■ THE DATA ■
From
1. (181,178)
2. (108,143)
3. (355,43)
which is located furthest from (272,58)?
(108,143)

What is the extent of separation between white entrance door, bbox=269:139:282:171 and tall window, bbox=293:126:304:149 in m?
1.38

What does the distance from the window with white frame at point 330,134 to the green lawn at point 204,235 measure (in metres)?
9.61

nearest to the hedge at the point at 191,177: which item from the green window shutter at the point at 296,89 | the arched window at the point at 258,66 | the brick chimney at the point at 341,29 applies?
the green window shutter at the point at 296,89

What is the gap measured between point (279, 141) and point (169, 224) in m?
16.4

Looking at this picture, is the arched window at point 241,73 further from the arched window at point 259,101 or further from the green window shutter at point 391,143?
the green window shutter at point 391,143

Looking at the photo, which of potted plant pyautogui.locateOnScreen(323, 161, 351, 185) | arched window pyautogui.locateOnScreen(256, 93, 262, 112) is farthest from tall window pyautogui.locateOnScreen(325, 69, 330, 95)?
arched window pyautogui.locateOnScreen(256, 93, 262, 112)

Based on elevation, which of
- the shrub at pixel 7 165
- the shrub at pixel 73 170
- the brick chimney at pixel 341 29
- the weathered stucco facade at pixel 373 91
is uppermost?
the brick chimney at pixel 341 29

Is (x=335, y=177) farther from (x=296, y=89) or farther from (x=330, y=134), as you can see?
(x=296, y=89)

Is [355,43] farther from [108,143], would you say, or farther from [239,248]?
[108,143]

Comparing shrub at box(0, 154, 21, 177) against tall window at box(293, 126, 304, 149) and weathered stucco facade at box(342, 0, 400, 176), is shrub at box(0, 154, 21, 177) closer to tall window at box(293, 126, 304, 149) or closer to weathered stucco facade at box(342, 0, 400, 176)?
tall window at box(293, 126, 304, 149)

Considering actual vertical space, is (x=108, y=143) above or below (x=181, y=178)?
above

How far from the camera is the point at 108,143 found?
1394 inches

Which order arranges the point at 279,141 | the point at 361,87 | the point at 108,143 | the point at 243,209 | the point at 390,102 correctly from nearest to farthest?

■ EXERCISE AIM ■
Return all of the material above word for word, line by line, with nothing changed.

■ ANSWER TO THIS EXERCISE ■
From
1. (181,178)
2. (108,143)
3. (355,43)
which is located furthest from (272,58)?
(108,143)

What is the extent of separation between white entrance door, bbox=269:139:282:171 and tall window, bbox=293:126:304:149 in m?
1.38

What does the distance from the window with white frame at point 330,134 to the green lawn at point 204,235 measure (in metres)?
9.61

nearest to the hedge at the point at 191,177: which item from the green window shutter at the point at 296,89 | the arched window at the point at 258,66 | the brick chimney at the point at 341,29 applies?
the green window shutter at the point at 296,89

What is the gap measured between point (279, 141) and point (169, 224) in m?
16.4

Looking at this picture, is the arched window at point 241,73 further from the arched window at point 259,101 or further from the green window shutter at point 391,143?
the green window shutter at point 391,143

Looking at the photo, which of potted plant pyautogui.locateOnScreen(323, 161, 351, 185) | arched window pyautogui.locateOnScreen(256, 93, 262, 112) is farthest from tall window pyautogui.locateOnScreen(325, 69, 330, 95)?
arched window pyautogui.locateOnScreen(256, 93, 262, 112)

Based on elevation, which of
- the shrub at pixel 7 165
- the shrub at pixel 73 170
- the brick chimney at pixel 341 29
- the weathered stucco facade at pixel 373 91
is uppermost?
the brick chimney at pixel 341 29

Is (x=335, y=177) farther from (x=296, y=89) or farther from (x=330, y=134), as you can see?
(x=296, y=89)

Is [355,43] farther from [108,143], would you say, or farther from [239,248]?
[108,143]

Comparing shrub at box(0, 154, 21, 177) against tall window at box(293, 126, 304, 149) and weathered stucco facade at box(342, 0, 400, 176), is shrub at box(0, 154, 21, 177) closer to tall window at box(293, 126, 304, 149) or closer to weathered stucco facade at box(342, 0, 400, 176)?
tall window at box(293, 126, 304, 149)

Considering actual vertical space, is (x=108, y=143) above or below (x=181, y=178)?
above

How far from the camera is the point at 108,143 found?
1394 inches

Which order arranges the point at 279,141 | the point at 361,87 | the point at 108,143 | the point at 243,209 | the point at 390,102 correctly from nearest to farthest?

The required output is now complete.